Image-linked spatial questions
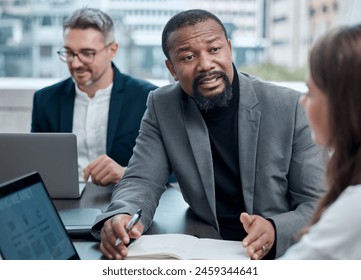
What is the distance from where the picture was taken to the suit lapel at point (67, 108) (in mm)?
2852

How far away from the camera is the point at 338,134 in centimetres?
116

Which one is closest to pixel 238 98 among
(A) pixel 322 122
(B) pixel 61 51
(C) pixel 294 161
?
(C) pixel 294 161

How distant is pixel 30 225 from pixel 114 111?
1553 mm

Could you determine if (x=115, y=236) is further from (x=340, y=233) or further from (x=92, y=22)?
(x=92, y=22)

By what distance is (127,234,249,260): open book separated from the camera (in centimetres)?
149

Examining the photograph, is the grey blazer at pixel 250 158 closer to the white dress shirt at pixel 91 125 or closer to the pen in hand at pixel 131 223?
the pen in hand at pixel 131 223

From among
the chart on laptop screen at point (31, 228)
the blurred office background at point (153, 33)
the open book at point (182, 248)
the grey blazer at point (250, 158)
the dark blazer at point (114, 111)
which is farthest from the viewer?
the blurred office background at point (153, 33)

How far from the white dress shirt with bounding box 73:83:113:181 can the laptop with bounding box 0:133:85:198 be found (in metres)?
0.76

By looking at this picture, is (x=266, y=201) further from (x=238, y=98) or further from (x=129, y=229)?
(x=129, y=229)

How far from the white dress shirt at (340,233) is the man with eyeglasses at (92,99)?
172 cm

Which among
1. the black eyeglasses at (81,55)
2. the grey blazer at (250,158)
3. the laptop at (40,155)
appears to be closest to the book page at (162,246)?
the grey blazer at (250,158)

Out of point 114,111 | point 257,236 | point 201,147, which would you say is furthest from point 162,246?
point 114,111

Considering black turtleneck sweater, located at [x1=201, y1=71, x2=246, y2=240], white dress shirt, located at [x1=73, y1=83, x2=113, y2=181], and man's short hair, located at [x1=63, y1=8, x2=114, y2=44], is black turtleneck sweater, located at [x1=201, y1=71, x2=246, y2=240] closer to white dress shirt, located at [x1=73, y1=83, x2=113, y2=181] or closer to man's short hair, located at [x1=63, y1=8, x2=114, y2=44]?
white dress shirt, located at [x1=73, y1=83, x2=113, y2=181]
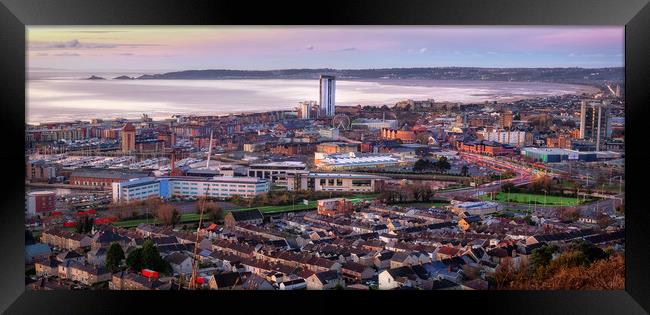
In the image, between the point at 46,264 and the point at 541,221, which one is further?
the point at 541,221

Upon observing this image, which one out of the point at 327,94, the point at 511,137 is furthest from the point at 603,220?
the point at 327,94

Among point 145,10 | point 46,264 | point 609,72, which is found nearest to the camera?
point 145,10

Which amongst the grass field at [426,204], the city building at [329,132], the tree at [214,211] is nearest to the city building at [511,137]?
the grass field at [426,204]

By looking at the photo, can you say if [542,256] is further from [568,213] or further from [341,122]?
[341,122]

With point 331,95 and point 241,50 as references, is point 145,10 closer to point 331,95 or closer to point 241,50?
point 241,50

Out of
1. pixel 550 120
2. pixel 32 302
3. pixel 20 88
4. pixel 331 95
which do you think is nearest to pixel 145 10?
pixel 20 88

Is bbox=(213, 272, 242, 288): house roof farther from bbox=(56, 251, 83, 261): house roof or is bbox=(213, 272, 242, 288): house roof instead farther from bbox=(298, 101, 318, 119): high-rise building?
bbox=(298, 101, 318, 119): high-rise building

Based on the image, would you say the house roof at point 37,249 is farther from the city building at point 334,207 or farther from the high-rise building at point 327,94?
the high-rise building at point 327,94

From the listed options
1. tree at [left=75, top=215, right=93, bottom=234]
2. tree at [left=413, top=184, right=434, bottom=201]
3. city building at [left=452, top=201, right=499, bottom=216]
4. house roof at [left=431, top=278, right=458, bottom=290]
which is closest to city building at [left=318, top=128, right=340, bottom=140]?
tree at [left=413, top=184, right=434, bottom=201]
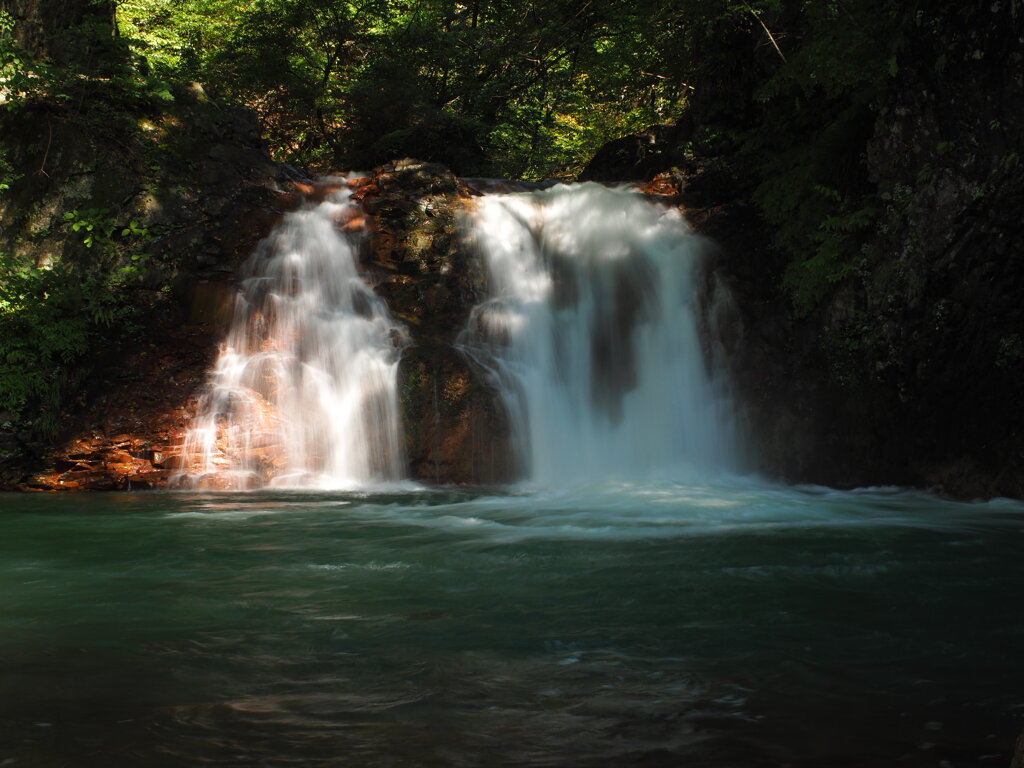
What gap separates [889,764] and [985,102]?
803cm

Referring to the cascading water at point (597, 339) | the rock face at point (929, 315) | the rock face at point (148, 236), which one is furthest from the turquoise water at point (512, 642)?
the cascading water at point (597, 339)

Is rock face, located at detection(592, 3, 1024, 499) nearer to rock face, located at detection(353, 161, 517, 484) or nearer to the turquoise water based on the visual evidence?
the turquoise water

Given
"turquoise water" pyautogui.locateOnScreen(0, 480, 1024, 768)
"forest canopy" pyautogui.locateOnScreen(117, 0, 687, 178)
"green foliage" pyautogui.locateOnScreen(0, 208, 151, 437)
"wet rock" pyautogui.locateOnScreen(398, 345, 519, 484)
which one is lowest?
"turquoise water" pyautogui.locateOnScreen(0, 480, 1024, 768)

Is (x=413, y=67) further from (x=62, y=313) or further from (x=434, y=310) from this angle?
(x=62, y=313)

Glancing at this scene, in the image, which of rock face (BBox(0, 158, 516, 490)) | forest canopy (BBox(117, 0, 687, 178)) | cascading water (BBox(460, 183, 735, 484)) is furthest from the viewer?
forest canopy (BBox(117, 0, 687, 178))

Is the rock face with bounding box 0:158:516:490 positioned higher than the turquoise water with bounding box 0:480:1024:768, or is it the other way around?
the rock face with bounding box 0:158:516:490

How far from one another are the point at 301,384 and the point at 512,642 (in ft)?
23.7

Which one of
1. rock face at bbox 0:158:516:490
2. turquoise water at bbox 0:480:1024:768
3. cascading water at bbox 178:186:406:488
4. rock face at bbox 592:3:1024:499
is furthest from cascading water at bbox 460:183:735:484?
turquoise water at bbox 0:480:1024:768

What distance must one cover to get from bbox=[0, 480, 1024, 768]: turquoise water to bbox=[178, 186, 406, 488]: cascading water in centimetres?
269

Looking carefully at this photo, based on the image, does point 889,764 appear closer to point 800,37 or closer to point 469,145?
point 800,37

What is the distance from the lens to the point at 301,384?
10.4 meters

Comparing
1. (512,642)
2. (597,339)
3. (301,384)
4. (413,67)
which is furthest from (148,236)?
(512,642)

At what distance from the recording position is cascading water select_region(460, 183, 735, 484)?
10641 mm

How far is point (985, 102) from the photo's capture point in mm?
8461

DIRECTION
Rewrite the records as a Markdown table with the columns "Row" and "Line text," starting at the line containing "What distance must" and running to the end of the records. Give each line its row number and leave out blank lines.

RESULT OF THE TASK
| Row | Line text |
|---|---|
| 1 | What distance must one cover to get from bbox=[0, 480, 1024, 768]: turquoise water to bbox=[178, 186, 406, 488]: cascading water in centimetres? |
| 2 | 269 |
| 3 | Looking carefully at this photo, based on the image, does point 889,764 appear closer to point 800,37 or closer to point 469,145? |
| 4 | point 800,37 |
| 5 | What is the distance from the lens to the point at 301,384? |
| 6 | 10.4 meters |
| 7 | Comparing |
| 8 | 1. (512,642) |
| 9 | 2. (597,339) |
| 10 | 3. (301,384) |
| 11 | 4. (413,67) |
| 12 | which is furthest from (148,236)? |
| 13 | (512,642) |
| 14 | At what distance from the recording position is cascading water select_region(460, 183, 735, 484)? |
| 15 | 10641 mm |
| 16 | How far is point (985, 102) from the photo's capture point in mm? |
| 17 | 8461 |